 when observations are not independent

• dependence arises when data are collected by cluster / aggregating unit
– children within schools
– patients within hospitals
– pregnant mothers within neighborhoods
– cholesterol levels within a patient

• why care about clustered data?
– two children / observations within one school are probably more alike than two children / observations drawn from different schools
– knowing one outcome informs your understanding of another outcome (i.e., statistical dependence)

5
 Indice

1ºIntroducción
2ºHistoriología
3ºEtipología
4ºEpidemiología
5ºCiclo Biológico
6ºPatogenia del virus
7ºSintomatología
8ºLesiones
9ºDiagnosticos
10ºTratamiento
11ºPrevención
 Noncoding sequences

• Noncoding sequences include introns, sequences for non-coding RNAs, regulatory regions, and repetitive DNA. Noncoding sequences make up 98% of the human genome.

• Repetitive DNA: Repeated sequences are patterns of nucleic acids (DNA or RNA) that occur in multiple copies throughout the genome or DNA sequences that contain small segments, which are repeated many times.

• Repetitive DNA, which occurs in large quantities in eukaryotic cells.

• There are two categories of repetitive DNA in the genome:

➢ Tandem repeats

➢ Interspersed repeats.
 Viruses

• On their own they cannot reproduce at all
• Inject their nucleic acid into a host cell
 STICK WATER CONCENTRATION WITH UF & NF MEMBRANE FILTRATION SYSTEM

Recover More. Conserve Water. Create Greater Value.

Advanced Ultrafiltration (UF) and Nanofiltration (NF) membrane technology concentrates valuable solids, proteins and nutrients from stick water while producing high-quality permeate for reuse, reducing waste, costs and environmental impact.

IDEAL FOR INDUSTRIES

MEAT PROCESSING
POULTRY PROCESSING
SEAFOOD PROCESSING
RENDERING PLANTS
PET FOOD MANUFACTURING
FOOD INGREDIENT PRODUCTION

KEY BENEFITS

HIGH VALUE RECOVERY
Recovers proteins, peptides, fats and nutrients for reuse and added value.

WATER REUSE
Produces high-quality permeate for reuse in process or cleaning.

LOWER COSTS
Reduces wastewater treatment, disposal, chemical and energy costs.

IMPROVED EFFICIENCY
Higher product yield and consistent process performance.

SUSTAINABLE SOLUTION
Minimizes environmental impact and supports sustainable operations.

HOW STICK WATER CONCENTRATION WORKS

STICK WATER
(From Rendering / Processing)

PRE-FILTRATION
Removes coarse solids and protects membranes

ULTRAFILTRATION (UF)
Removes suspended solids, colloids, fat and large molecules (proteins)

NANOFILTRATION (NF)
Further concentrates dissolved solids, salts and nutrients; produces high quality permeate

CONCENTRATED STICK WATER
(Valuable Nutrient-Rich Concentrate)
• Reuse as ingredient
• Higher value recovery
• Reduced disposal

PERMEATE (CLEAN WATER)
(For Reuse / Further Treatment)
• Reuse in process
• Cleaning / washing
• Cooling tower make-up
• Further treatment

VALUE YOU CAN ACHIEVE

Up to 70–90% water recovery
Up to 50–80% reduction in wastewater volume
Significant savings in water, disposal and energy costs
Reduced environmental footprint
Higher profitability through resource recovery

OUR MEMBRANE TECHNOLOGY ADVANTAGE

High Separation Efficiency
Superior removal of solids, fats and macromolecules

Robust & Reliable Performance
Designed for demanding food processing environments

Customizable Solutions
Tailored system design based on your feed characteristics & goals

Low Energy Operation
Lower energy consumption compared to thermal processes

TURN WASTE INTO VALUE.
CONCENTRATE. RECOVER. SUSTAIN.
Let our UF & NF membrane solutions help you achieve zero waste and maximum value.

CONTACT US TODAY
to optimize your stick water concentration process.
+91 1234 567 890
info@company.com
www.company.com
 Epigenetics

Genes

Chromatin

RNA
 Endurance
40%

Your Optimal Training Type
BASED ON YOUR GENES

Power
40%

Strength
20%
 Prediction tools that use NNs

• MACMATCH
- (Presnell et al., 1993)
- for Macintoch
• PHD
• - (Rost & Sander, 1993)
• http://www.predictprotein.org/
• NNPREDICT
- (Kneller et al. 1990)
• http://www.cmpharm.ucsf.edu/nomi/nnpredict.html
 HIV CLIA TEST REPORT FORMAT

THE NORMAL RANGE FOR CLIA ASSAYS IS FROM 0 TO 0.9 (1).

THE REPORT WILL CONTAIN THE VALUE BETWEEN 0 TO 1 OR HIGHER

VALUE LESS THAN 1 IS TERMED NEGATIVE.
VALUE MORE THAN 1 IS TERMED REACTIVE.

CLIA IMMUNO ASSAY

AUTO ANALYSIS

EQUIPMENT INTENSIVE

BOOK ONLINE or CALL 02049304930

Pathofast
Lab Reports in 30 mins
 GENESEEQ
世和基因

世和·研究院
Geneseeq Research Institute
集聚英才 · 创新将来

# What you will do:
Scan the data above and report each line in which "proteins" is present.

# Answer section:
Advanced Ultrafiltration (UF) and Nanofiltration (NF) membrane technology concentrates valuable solids, proteins and nutrients from stick water while producing high-quality permeate for reuse, reducing waste, costs and environmental impact.
Recovers proteins, peptides, fats and nutrients for reuse and added value.
Removes suspended solids, colloids, fat and large molecules (proteins)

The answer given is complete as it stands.